What’s the matter with Alexa? When it comes to the age-in-place elderly, nothing that a resetting of expectations can’t fix.
To be clear, we like Alexa. In fact, our next release of our firmware will include Alexa integration. However, it seems like every week we will run into someone who says “Isn’t Alexa going to do everything that ONKÖL does?” Ummm…..no. And when we ask that person to be specific about what it is they think Alexa will do for them, they can’t really answer. They just know that voice-first technologies are all the rage right now, and are a bit of a darling in the elderly segment. From where we sit, when applied to age-in-place elderly, Alexa currently sits on the “Peak of Inflated Expectations” of the Gartner Hype Cycle.
During our field testing of Alexa integration, we found several issues, such as imperfect speech recognition. But the one issue that particularly applies to the elderly segment is what we call the "Invocation Word" problem. This requires a bit of background, so bear with me.
In its current form, Alexa can operate in one of three modes. First, there is what we refer to as "built-in" mode, whereby after saying “Alexa” , the smart speaker becomes a search engine performing the same functions as a Google search. These are functions that work the moment you plug Alexa in and link it to your Amazon account. "Alexa, what time is it?" would be an example. Alexa knows how to respond to that, and has a pretty broad range of options in terms of the question asked. For example, you can say "Alexa, can you tell me what time it is?" and it will generate the same result. Not surprisingly, Alexa is also pretty good at placing orders from Amazon in this mode.
Then there is "API" mode, which is based on functions that Amazon provides that third-party vendors can leverage. The most popular is the Smart Home Skill API, where a vendor can write some custom code (what Amazon calls a "Skill") that allows Alexa to control the vendor's smart home devices. If you are a thermostat manufacturer, you can write a Skill so that when a clients says "Alexa, set temperature to 72", it will automatically connect to your control environment and make the change. There is a similar API for Home Entertainment like cable boxes and streaming services.

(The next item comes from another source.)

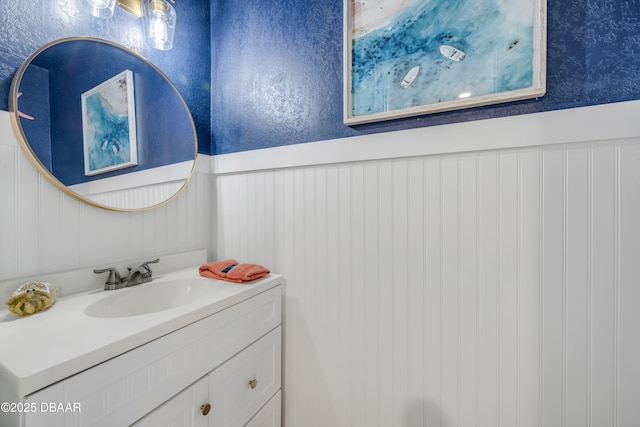 2122 S Atlantic Ave Unit 2122, New Smyrna Beach, FL 32169 - bathroom with vanity and wainscoting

While the API’s have the advantage of requiring only the phrase “Alexa” followed by the command, each API is limited in what phrases it understands, and the device or service it controls, both of which are determined by Amazon. For example, if I say “Alexa, set the air to 72”, it responds “Sorry, I don’t know how to do that” because Amazon doesn’t yet recognize “set the air” as meaning “set the temperature.” If I said "Alexa, turn off my gas valve" it will respond similarly since gas valves are not part of the Home Automation API. During our testing, it seemed that Alexa had a higher chance of getting confused or stalling out when in this mode. For example, sometimes asking Alexa to change the channel on our test Fios box worked, and sometimes it didn't. That said, Amazon continuously adds new phrases (known as “utterances”) and devices that the API’s accept, so this will get better over time.
In terms of expectations, the real problem of API mode is that folks think that everything attached to Alexa will work that way. Specific to us, we regularly run into clients who say “I can control my Hue lightbulb simply by saying ‘Alexa, turn off the living room light.’ Won’t I be able to do the same things for the healthcare functions that ONKÖL currently does?” The answer to that is “No”, as Alexa literally has no idea what you are talking about. In order to enable such functionality, you have to look to Alexa’s third mode of operation.

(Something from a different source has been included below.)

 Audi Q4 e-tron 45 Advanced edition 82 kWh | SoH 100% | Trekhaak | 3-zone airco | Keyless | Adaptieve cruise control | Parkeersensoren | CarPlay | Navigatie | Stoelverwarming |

The third option is for a vendor to create a free-standing Custom Skill that is specific to their needs and that doesn’t rely on the Amazon-provided API’s. These Skills have the advantage that the utterances that Alexa understands can be customized by the vendor. Unfortunately, the only way for Alexa to invoke that skill is for the user to say a specific "invocation word" to kick it off. Something like "Alexa, ask ESPN to....." or "Alexa, tell MedApp to..." will run the ESPN or MedApp Skill, respectively. The vendor then has to anticipate all of the potential utterances or requests that they will accept, which by their very nature are initially incomplete.
So instead of the command being “Alexa [flexible command]”, you have “Alexa, [Invocation Word], [specific utterance anticipated by the vendor]”. The combination of the required Invocation Word and the need to match specific utterances can lead to problems, particularly for clients with working memory issues. In addition — and this can be a real issue — there are certain utterances and invocations that Amazon reserves specifically for itself, so they can’t be used in Custom Skills by third-party vendors. We ran into this problem first-hand, where there were certain utterances we wanted to include in our Custom Skill, but couldn't because Amazon had already placed a claim on them for other uses.
The net result is the current Alexa use cases for age-in-place elderly are narrower than people imagine. This doesn’t mean that Alexa isn’t useful. It is. And frankly, we are darn excited about the specific integrations we will be providing using that platform. That said, we think it’s important for folks to set their expectations accordingly and not fall for the hype. Alexa simply isn’t going to be the solution to everything. And it certainly doesn't slice bread...yet.
In a future post, I’ll talk about how Alexa can work for Personal Emergencies Response Services (PERS), and why it’s highly unlikely Amazon will launch such a solution in the near-term.